[Data for analysis]
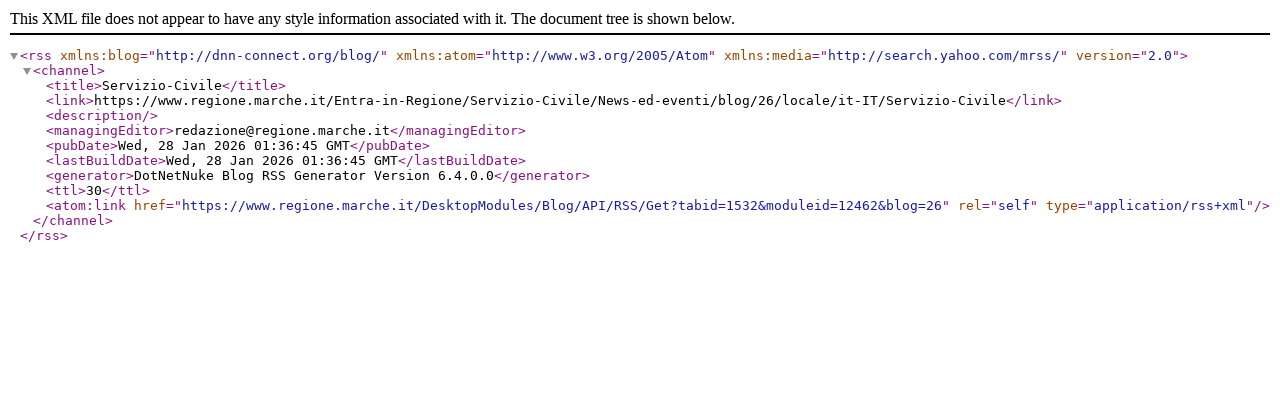

--- FILE ---
content_type: application/xml; charset=utf-8
request_url: https://www.regione.marche.it/DesktopModules/Blog/API/RSS/Get?tabid=1532&moduleid=12462&blog=26
body_size: 180
content:
<?xml version="1.0" encoding="utf-8"?>
<rss version="2.0" xmlns:blog="http://dnn-connect.org/blog/" xmlns:atom="http://www.w3.org/2005/Atom" xmlns:media="http://search.yahoo.com/mrss/">
  <channel>
    <title>Servizio-Civile</title>
    <link>https://www.regione.marche.it/Entra-in-Regione/Servizio-Civile/News-ed-eventi/blog/26/locale/it-IT/Servizio-Civile</link>
    <description />
    <managingEditor>redazione@regione.marche.it</managingEditor>
    <pubDate>Wed, 28 Jan 2026 01:36:45 GMT</pubDate>
    <lastBuildDate>Wed, 28 Jan 2026 01:36:45 GMT</lastBuildDate>
    <generator>DotNetNuke Blog RSS Generator Version 6.4.0.0</generator>
    <ttl>30</ttl>
    <atom:link href="https://www.regione.marche.it/DesktopModules/Blog/API/RSS/Get?tabid=1532&amp;moduleid=12462&amp;blog=26" rel="self" type="application/rss+xml" />
  </channel>
</rss>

[What the exercise asks] Check each line of the data above for the word "moduleid" and say how many lines have it. Give the number alone.

[Task output] 2